İsrailliler caydırıcılık güçlerini güçlendirmeyi başaramadılar ve tüm
saldırılarının bedelini ödemeleri gerektiği sonucuna vardılar.’
Hizbullah Genel Sekreteri, Siyonistlerin
“Özgürlerin İntikamı” operasyonundaki son yenilgisine değinerek şunları
söyledi: ‘İsrailliler bu savaşta yenilmiş ve kaybetmişlerdir ve bu rejimin son
dönemdeki tehditleri de bu meseleden kaynaklanmaktadır. İsrailliler,
Hizbullah'ın manevrası sonrası yerleşimciler arasında yükselen panik nedeniyle
tehditlerini durdurdu. Düşman tehdit etmeyi bırakmalıdır.’
Siyonist rejim ordusu 9 Mayıs Salı
sabahı Gazze Şeridi'ne yönelik "Kalkan ve Ok” adlı yeni bir askeri
operasyon başlattığını ve İslami Cihad direniş hareketinin mevzilerine yönelik
bu saldırıların üç gün boyunca devam edeceğini açıkladı.
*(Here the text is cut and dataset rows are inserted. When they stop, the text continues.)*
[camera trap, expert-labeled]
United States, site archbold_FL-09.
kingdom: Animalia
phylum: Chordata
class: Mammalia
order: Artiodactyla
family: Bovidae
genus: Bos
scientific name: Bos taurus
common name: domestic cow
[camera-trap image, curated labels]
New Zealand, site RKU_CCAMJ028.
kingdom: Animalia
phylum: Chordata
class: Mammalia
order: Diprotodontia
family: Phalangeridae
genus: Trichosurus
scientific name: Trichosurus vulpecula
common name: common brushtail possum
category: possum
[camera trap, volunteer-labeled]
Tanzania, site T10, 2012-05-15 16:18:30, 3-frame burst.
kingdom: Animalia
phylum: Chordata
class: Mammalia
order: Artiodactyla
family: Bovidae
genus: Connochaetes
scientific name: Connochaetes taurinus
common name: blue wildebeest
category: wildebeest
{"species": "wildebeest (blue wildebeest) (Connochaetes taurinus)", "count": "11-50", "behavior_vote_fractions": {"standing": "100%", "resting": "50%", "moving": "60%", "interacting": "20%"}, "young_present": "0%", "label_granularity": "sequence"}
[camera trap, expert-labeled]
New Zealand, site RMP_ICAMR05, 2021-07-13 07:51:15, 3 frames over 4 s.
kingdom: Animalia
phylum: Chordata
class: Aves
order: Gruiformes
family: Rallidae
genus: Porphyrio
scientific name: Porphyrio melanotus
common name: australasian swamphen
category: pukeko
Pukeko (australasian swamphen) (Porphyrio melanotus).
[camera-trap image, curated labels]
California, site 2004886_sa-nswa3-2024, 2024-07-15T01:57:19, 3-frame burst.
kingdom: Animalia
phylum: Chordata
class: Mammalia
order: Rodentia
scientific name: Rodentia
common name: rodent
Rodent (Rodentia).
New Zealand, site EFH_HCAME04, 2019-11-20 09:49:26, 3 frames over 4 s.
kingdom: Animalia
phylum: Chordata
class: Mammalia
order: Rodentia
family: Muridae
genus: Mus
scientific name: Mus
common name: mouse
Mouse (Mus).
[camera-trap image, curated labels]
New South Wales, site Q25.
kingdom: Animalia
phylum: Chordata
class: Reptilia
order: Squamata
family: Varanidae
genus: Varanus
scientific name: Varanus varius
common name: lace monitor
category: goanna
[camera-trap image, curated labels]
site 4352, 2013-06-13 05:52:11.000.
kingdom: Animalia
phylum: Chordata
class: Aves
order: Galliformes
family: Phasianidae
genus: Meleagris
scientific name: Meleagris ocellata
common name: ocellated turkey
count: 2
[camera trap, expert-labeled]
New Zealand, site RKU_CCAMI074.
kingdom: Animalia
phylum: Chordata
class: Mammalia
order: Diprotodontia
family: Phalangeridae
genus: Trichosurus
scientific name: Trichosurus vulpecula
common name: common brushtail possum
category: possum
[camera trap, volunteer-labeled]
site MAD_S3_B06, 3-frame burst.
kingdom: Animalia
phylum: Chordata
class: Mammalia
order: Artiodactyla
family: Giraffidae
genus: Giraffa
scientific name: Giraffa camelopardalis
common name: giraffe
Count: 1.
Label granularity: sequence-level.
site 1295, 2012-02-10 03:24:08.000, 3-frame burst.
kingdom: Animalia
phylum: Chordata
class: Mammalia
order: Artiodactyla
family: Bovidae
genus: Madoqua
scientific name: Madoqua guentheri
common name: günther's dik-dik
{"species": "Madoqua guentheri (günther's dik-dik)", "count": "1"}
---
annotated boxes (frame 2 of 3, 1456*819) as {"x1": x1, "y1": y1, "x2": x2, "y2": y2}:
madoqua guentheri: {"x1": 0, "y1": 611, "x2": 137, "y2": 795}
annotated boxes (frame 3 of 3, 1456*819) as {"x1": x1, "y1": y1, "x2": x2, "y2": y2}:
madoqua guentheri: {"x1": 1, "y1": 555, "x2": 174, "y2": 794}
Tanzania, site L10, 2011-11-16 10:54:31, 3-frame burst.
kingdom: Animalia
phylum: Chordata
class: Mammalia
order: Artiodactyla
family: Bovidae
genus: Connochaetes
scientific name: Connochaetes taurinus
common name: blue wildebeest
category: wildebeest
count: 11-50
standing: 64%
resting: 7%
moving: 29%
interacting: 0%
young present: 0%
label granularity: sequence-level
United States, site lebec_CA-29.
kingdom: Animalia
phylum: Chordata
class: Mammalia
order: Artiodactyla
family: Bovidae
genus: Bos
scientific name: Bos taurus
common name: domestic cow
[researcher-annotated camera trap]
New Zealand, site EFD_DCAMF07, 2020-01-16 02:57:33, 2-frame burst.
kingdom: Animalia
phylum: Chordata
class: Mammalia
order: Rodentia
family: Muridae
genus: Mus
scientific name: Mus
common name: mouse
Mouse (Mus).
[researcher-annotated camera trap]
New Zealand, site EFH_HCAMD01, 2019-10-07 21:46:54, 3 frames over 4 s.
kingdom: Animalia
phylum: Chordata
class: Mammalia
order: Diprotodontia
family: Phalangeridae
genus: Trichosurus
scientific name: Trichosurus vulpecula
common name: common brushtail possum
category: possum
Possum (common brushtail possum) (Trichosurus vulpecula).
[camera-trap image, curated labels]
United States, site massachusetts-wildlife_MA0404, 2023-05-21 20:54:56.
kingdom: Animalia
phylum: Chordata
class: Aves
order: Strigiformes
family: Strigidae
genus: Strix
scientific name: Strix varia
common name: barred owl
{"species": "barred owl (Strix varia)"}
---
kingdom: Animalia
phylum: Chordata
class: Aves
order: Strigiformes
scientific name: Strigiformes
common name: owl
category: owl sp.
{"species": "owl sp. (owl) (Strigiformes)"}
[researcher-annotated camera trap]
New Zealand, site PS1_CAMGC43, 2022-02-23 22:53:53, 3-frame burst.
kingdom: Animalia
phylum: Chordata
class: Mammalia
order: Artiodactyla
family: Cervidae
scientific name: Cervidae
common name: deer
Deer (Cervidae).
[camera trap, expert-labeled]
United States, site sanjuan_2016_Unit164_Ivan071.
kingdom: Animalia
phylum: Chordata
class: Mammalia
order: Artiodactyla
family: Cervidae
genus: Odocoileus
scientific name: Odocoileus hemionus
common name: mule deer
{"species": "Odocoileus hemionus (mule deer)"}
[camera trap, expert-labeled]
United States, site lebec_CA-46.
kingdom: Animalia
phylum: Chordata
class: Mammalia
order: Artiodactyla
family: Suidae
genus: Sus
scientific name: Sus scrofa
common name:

İşgalci rejimin saldırıları
üzerine, Siyonist rejimin Gazze Şeridi'ni işgalinin ikinci gününde, Filistin
direniş grupları da “Özgürlerin İntikamı” operasyonunun başladığını duyurdu. Son
istatistiklere göre İsrail'in Gazze Şeridi'ndeki son saldırısında 33 kişi şehit
oldu, 190 kişi yaralandı.
Hizbullah Genel Sekreteri Seyyid
Hasan Nasrallah konuşmasının sonunda şunları söyledi: ‘Ordu, millet ve direniş
denklemi Lübnan için gerçek destek şemsiyesidir. Bölgesel denklemler de bu
konuda iyimser olma sebebidir. İsrail devrilecektir ve bu devrilme mutlaka
gerçekleşecektir. Suriyeli mülteciler konusunda şunu söylemek gerekir ki, bu
konuda üst düzey bir heyetin Suriye'ye gitmesi ve bu alanda ciddi müzakereler
yürütmesi gerekiyor.’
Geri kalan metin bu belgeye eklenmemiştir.